For a recent dinner, I made a small roast chicken (recipe will be posted later in the week) along with two vegetable side dishes: Brussels sprouts with balsamic and marcona almonds and a simple saute of greens with garlic. I didn’t want a starch like a potato or pasta as it would have been too prodigal when what I sought was simplicity: A meal that was satisfying but not ponderous.
These side dishes fit the bill nicely and scratched whatever congenital itch I’ve long felt to include–always–some type of complex carbohydrate during the dinner hour. I make a fair amount of pasta as loyal PF readers will attest. This will continue, certainly. But, Bob? I understand. There are times when “I don’t want all that pasta,” either.
Brussels Sprouts with Balsamic and Marcona Almonds
Adapted from 101 Cookbooks
24 small brussels sprouts
1 tablespoon extra-virgin olive oil, plus more for rubbing
fine-grain sea salt and freshly ground pepper
1/4 cup of balsamic vinegar
1/2 cup of roughly-chopped marcona almonds (3-4 pulses in a food processor)
1. Wash the brussels sprouts well. Trim the stem ends and remove any raggy outer leaves. Cut in half from stem to top and gently rub each half with olive oil, keeping it intact (Or if you are lazy just toss them in a bowl with a glug of olive oil).

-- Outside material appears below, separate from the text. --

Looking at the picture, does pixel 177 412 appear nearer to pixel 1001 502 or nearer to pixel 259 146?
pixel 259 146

2. Heat 1 tablespoon of olive oil in your largest skillet over medium heat. Don’t overheat the skillet or the outsides of the brussels sprouts will cook too quickly.
3. Place the brussels sprouts in the pan flat side down (single-layer), sprinkle with a couple pinches of salt, cover, and cook for roughly 5 minutes; the bottoms of the sprouts should only show a hint of browning. Cut into or taste one of the sprouts to gauge whether they’re tender throughout. if not, cover and cook for a few more minutes.
4. Once just tender, uncover, turn up the heat, and cook until the flat sides are deep brown and caramelized. Use metal spatula to toss them once or twice to get some browning on the rounded side. Add balsamic vinegar. Season with more salt and a few grinds of pepper. Toss the sprouts again, add the chopped almonds and give one final stir. Transfer sprouts to a warm platter and serve.
Greens and Garlic
2 pounds of mixed greens roughly-cut (kale, swiss chard leaves, escarole)
4 large garlic cloves, thinly-sliced
1-2 tablespoons of olive oil
Salt and Pepper
1. Wash greens thoroughly and dry. Roughly chop and set aside.
2. Heat oil in a large pan (Greens always take a minute to cook down and an average skillet, at first, will be too much to accommodate such mass. Use a dutch oven or large stock pot) on medium heat.
3. When oil is warm, add the garlic and stir for a minute or two until it becomes soft. Be careful not to burn the garlic.
4. Add greens. Season with salt and pepper and stir frequently until they wilt and become bright green.
5. Remove from heat and serve in a bowl.